■ What this task involves
Return the passage of the game review starting at "Environment and Atmosphere" and ending at "game does not.", copied word for word.

■ Passage given
My score: 4. Good story, but extremely limited and uninteresting setting.


The rotoscoped models are nice, but low resolution.

Sound and Graphics

This game was one of the first to get the rotoscoped style that Delphine Studios would be known for and it uses it fairly well in the introduction scene and the ending. The actual character animations are not bad, but a little too low-resolution, especially when they draw scenes where Raoul needs to walk to the foreground. The rotoscoped characters do not mix especially well with the hand-drawn backgrounds, but that is pretty typical for a game of the era. The character models for the dialog scenes are different from the rotoscoped ones, but they might have benefited from a bit more motion capture as they come off as if everyone is dancing the “robot”. The contrast between the two art styles is never too jarring, but never that well-done either.

The music in this game feels less varied than their previous outings and none of it passes the “hum” test. (That is, I can’t remember any of it a day or two after playing.)

My score: 5. Experimental graphics with forgettable music. Seems about right.


Rose, enjoying the sunshine while a murderer prowls the ship.
Environment and Atmosphere

I don’t want to say that the game’s atmosphere “sucks”, but I do not feel that the game’s elements came together all that well. None of the characters react in a realistic way to the fact that a murderer is on board, even as he starts to pick off the passengers. We don’t turn the ship around, Tom still just reads the newspaper in the smoking room, and Father Fabiani calmly eats his breakfast in the dining room. There’s no sense of urgency, made all the worse by the repetitive searching that we have to do to advance every step of the way. A timed murder mystery should have some tension, this game does not.

■ Stored rows
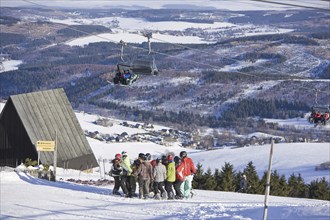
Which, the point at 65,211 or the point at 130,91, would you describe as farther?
the point at 130,91

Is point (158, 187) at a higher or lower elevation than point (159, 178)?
lower

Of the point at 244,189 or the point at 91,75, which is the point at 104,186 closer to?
the point at 244,189

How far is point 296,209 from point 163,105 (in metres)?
108

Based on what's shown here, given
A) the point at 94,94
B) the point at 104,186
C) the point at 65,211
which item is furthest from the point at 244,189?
the point at 94,94

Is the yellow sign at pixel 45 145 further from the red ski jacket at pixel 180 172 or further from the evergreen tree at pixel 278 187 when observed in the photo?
the evergreen tree at pixel 278 187

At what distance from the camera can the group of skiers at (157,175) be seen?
18766mm

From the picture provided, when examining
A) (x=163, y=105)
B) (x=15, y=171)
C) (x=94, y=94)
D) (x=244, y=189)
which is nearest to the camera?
(x=15, y=171)

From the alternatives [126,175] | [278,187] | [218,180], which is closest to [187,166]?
[126,175]

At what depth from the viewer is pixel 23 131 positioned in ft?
102

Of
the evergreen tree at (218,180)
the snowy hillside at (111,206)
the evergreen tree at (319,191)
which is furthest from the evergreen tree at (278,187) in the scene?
the snowy hillside at (111,206)

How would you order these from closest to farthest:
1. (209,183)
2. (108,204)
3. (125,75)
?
(108,204) → (125,75) → (209,183)

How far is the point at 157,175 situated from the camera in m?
18.7

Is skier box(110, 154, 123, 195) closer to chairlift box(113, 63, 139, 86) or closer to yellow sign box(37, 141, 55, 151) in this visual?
chairlift box(113, 63, 139, 86)

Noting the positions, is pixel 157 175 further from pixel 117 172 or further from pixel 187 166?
pixel 117 172
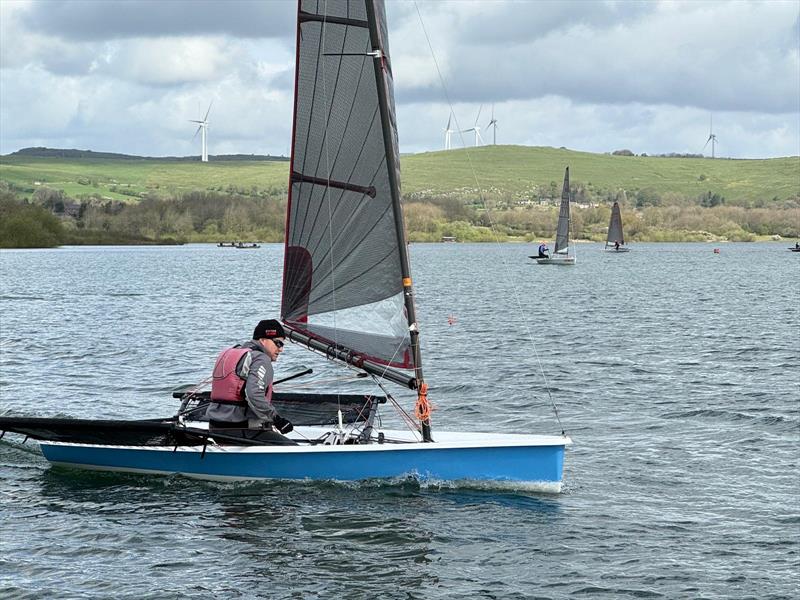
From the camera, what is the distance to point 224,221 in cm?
19712

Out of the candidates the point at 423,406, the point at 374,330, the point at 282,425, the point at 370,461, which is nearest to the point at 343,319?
the point at 374,330

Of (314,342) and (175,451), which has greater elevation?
(314,342)

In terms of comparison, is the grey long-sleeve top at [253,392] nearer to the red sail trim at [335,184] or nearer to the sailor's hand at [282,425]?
the sailor's hand at [282,425]

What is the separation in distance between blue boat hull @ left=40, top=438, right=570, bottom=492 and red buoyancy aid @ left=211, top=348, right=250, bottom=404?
2.18 ft

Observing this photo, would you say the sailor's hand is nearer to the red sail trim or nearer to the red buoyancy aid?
the red buoyancy aid

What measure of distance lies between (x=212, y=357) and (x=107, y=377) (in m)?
4.79

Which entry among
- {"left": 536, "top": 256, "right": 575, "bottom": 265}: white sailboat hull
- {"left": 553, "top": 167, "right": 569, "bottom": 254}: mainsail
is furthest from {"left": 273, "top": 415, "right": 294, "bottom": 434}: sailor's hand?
{"left": 536, "top": 256, "right": 575, "bottom": 265}: white sailboat hull

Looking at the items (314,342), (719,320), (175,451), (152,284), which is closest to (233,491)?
(175,451)

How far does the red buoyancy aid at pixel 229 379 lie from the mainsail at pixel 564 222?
66579 mm

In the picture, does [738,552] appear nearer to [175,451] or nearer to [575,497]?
[575,497]

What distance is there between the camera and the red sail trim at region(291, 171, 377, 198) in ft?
49.8

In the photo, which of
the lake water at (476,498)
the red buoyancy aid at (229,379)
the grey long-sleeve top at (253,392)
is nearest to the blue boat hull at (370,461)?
the lake water at (476,498)

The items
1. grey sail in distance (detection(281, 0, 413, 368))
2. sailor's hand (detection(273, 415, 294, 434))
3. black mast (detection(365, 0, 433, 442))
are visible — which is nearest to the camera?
black mast (detection(365, 0, 433, 442))

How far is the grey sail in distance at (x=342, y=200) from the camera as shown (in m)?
14.9
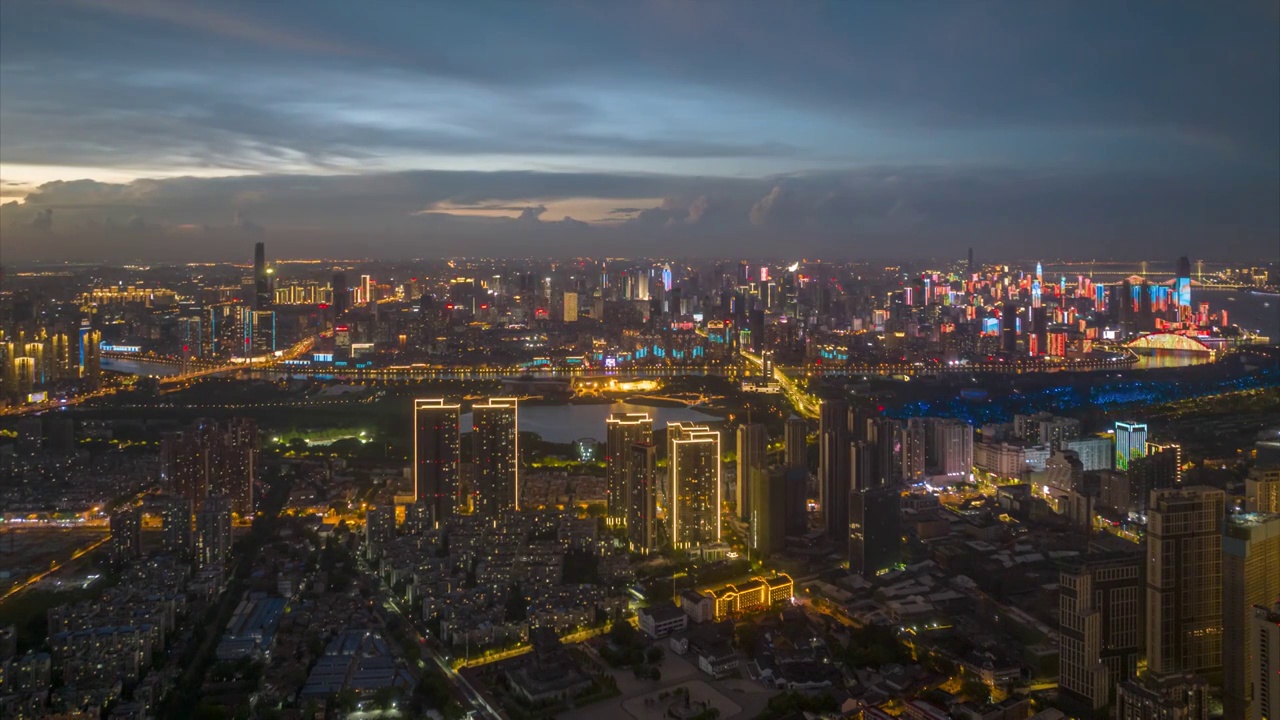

■ Task result
Environment and Atmosphere

I don’t want to say that the game’s atmosphere “sucks”, but I do not feel that the game’s elements came together all that well. None of the characters react in a realistic way to the fact that a murderer is on board, even as he starts to pick off the passengers. We don’t turn the ship around, Tom still just reads the newspaper in the smoking room, and Father Fabiani calmly eats his breakfast in the dining room. There’s no sense of urgency, made all the worse by the repetitive searching that we have to do to advance every step of the way. A timed murder mystery should have some tension, this game does not.